» **Jobs**:
• A. Repeat word for word the passage of the Great Powers review, starting at "This will not" and ending at "philosophy or not.".
• B. List every person named in the Great Powers review.

» **Article**:

>> BEGIN

Great Powers: America and the World After Bush by Thomas P.M. Barnett

Great Powers: America and the World After Bush is a book whose influence will be deep and long. It is also a book that will be loved and reviled. Loved because in it, Barnett connects history with strategy and foreign policy and does so with unvarnished, supremely confident, optimism regarding a future of an americanized Globalization and a globalized America. It will also be bitterly reviled for exactly same reason.

In essence, Great Powers is an intellectual-political rorschach test.

This will not be a traditional book review. By way of disclaimer, I was one of the people who read the earliest draft version of Great Powers as Tom Barnett was writing it ( at times Tom was writing faster than any of us could keep up reading it!) and offered comments and advice. I have seen various iterations of different parts of Great Powers as it was shaped by Dr. Barnett, Mark Warren and Neil Nyren and discussed the book during this time with others in Tom’s circle who were also readers. As a result I cannot possibly be considered an objective or impartial reviewer but what I am, however, is a well informed one.

What I will offer instead of a traditional review is my thoughts on why Great Powers should be read whether you admire Thomas Barnett’s philosophy or not.

First, Great Powers represents the first attempt to critically distill the meaning and the context of the historical mark of the George W. Bush presidency in a way that is not beholden to the needs of domestic partisans, Right or Left. As a result, some of these people will go absolutely ape in Chapter One and will be riding their hobby horse to the uptopian horizon of choice and never really read anything else in the book except through heavily rose colored glasses.  For everyone else, Barnett’s handling of Bush-Cheney is a needed step back from presentism and into analysis of causes and effects, risks and opportunities, which make up the global legacy of President Bush.

>> END

» **Data section**:

>> BEGIN

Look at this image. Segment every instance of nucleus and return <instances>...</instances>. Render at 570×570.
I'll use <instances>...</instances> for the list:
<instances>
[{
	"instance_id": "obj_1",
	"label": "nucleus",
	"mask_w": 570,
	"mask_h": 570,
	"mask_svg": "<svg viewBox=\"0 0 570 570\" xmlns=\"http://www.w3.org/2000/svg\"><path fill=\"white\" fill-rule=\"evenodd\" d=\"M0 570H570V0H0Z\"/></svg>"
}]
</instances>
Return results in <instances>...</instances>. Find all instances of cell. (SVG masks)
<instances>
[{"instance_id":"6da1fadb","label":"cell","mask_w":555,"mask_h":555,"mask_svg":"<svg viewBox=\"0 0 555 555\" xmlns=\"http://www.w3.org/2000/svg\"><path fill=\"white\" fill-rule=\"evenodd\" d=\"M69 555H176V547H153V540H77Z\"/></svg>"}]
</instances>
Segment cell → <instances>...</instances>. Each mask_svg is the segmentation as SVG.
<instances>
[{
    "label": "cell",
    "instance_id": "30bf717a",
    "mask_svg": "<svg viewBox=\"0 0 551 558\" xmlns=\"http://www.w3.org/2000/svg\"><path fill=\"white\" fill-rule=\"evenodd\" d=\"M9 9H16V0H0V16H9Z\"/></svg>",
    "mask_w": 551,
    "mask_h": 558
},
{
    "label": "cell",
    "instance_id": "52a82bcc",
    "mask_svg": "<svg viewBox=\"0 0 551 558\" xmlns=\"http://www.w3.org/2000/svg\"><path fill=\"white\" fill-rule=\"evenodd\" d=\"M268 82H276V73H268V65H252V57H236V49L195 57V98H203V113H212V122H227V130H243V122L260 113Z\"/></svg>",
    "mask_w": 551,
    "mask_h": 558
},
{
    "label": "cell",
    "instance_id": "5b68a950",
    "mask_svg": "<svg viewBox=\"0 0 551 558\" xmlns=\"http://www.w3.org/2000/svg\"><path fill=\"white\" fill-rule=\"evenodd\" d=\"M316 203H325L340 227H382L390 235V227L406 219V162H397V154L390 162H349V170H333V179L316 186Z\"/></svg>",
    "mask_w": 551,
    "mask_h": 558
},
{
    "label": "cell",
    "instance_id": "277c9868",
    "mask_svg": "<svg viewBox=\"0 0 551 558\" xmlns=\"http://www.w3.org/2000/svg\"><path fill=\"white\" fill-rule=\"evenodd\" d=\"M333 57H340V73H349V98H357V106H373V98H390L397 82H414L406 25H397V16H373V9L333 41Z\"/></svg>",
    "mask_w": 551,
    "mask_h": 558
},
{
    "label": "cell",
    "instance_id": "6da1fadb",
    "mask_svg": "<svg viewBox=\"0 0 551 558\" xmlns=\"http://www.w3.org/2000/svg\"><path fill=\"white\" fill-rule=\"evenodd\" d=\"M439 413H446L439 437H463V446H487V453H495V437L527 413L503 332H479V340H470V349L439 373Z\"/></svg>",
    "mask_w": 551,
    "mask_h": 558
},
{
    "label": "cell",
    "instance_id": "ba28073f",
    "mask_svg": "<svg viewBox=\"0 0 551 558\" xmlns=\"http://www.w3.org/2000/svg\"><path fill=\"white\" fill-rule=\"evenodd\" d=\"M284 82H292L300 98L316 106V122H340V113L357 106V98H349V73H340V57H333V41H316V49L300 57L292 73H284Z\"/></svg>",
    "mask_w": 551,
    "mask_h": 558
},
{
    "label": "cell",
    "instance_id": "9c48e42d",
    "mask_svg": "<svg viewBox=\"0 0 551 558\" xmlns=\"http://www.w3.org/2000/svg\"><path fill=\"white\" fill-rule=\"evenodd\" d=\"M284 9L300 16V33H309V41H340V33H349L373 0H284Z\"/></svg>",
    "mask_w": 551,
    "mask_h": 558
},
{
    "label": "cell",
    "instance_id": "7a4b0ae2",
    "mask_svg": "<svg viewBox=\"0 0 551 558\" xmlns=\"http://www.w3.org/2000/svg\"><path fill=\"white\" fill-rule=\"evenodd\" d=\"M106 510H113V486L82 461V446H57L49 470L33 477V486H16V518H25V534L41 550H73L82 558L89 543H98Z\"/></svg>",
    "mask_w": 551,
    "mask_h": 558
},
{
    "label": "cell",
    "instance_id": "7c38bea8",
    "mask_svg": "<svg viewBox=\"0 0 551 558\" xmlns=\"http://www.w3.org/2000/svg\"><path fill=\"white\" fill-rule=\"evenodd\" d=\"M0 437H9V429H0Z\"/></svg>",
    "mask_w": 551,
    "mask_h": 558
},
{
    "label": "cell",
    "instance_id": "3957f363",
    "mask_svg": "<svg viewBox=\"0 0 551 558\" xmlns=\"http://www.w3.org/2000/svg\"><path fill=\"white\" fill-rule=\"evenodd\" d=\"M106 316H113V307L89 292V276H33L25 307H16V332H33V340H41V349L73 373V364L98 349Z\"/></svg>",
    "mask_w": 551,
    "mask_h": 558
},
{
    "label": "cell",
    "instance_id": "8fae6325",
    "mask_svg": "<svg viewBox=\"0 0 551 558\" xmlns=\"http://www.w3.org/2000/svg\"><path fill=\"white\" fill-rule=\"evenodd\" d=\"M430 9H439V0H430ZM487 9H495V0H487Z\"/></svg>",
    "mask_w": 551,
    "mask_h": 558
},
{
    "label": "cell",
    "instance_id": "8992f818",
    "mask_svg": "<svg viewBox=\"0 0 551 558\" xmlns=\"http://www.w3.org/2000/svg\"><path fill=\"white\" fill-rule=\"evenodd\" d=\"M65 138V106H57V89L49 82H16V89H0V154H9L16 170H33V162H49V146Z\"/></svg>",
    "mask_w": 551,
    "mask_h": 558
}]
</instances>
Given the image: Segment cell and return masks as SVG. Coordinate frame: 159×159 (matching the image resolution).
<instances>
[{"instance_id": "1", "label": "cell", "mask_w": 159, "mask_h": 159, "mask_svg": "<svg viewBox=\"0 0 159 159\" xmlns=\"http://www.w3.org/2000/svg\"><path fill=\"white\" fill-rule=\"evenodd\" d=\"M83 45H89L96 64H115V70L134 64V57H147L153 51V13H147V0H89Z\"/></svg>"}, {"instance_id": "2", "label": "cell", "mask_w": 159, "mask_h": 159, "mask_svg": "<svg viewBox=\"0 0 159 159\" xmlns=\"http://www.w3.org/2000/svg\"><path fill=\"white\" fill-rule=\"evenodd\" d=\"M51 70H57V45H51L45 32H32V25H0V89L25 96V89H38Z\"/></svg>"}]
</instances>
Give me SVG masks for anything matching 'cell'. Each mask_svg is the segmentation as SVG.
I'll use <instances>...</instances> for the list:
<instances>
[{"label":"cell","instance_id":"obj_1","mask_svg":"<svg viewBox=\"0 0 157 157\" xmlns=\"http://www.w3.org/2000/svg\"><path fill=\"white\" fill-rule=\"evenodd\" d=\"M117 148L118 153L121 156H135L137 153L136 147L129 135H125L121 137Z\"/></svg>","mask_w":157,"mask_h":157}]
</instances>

>> END

» **Full answers**:
• A.
This will not be a traditional book review. By way of disclaimer, I was one of the people who read the earliest draft version of Great Powers as Tom Barnett was writing it ( at times Tom was writing faster than any of us could keep up reading it!) and offered comments and advice. I have seen various iterations of different parts of Great Powers as it was shaped by Dr. Barnett, Mark Warren and Neil Nyren and discussed the book during this time with others in Tom’s circle who were also readers. As a result I cannot possibly be considered an objective or impartial reviewer but what I am, however, is a well informed one.

What I will offer instead of a traditional review is my thoughts on why Great Powers should be read whether you admire Thomas Barnett’s philosophy or not.

• B.
Thomas P.M. Barnett (Tom Barnett)
Mark Warren
Neil Nyren
George W. Bush
Cheney